(Beginning of DOCUMENT EXTRACT)

1- CENTRIACINAR EMPHYSEMA:
involve the central or proximal parts of the acini (formed by the respiratory bronchioles ), sparing the distal part.
More common in the upper lobes.
The wall often contains large amount of black pigment.
It occurs predominantly in heavy smokers, often in association with chronic bronchitis.

2- PANACINAR E.:

the acini are uniformly enlarged from the level of the respiratory bronchiole to the terminal blind alveoli.
More commonly in the lower zone of the lung, and most severe in the bases.
Associated with alpha1 antitrypsin deficiency.
3- DISTAL ACINAR E.:
the distal part is predominantly involved.
Occur adjacent to the areas of fibrosis, scarring, or atelactasis.
Usually more severe in the upper part of the lung.
4- Airspaces enlargement with fibrosis (irregular emphysema):
acinus irregularly involved.
Almost invariably associated with scarring.
Usually asymptomatic and insignificant.
PATHOGENESIS:
For the destruction of the alveolar walls the most plausible hypothesis is the:
◘ protease antiprotease mechanism aided by
◘ oxidant-antioxidant imbalance.

(End of DOCUMENT EXTRACT)
(Beginning of RAW DATA)

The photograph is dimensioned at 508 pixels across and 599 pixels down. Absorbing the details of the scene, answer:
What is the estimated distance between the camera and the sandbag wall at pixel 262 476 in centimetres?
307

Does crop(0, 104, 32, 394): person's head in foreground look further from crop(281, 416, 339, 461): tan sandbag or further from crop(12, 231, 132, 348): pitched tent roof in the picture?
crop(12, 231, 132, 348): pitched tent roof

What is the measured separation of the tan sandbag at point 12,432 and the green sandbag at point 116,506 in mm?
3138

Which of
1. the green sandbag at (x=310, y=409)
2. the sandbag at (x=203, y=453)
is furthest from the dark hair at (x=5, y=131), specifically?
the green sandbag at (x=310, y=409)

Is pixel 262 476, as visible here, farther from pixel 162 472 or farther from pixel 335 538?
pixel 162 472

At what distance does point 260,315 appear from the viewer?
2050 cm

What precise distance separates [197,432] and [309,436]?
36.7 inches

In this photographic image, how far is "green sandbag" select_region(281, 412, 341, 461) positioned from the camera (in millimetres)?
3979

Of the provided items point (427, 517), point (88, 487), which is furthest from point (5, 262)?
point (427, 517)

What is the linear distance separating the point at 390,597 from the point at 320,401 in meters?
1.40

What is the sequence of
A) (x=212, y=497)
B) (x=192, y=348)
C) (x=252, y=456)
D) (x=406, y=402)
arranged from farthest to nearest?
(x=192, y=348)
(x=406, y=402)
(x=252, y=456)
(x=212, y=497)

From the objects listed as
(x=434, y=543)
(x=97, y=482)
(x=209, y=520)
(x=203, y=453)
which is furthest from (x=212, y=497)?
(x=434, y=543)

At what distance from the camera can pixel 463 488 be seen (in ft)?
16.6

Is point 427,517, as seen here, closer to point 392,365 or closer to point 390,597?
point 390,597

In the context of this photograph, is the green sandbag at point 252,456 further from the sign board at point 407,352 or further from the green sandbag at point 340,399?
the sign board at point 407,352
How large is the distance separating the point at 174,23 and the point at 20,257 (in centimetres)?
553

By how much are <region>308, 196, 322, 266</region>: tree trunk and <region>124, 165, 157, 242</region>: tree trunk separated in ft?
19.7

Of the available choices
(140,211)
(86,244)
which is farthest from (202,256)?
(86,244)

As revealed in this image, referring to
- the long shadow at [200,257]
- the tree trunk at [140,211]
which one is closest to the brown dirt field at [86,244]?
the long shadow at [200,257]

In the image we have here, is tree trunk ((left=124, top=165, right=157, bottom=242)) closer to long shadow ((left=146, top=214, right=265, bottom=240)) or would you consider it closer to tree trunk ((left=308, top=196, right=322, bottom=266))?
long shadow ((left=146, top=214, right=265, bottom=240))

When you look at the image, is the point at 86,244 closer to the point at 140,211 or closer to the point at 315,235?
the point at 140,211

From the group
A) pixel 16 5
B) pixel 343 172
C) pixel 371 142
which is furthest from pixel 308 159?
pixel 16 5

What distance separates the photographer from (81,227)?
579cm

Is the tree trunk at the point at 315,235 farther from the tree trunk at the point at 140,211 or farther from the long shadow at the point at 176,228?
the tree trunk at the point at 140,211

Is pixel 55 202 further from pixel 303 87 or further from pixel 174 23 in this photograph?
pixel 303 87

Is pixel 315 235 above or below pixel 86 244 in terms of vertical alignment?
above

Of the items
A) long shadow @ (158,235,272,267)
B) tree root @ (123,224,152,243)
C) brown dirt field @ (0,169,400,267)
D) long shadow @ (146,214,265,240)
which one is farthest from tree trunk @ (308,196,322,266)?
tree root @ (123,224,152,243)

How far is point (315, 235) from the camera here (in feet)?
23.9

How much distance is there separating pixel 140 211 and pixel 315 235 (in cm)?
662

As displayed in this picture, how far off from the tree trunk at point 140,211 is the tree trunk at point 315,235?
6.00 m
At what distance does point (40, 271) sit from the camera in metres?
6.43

(End of RAW DATA)

PROBLEM DETAILS
According to the emphysema notes, what is the most plausible hypothesis for the destruction of the alveolar walls? Answer in one to three sentences. The records have no connection to the text.

SOLUTION FOR THIS EXERCISE
The most plausible hypothesis is the protease-antiprotease mechanism, aided by an oxidant-antioxidant imbalance.